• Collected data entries
((

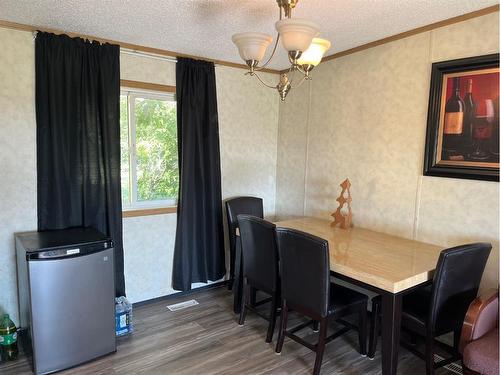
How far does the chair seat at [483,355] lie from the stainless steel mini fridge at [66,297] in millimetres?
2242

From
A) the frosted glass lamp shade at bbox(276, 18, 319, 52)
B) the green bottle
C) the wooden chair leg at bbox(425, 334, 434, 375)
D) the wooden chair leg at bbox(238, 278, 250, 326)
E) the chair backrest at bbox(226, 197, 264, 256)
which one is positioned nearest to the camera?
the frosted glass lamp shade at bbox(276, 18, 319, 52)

))
((

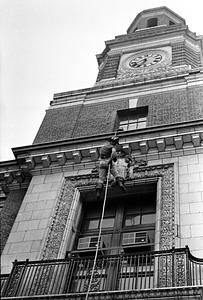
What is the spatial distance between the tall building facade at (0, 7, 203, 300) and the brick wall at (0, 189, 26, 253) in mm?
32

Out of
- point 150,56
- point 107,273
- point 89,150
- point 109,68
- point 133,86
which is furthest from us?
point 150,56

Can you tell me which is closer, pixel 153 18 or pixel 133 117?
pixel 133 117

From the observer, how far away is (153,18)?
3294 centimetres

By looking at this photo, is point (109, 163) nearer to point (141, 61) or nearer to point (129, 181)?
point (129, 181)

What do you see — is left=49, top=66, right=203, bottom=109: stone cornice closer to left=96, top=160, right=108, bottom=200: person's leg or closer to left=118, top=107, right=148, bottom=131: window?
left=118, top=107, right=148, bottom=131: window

))

• The problem
Gather every line from the collected data entries above that contains the word "frosted", treating uppercase and lowercase letters as distinct.

• Result
A) the frosted glass lamp shade at bbox(276, 18, 319, 52)
the frosted glass lamp shade at bbox(276, 18, 319, 52)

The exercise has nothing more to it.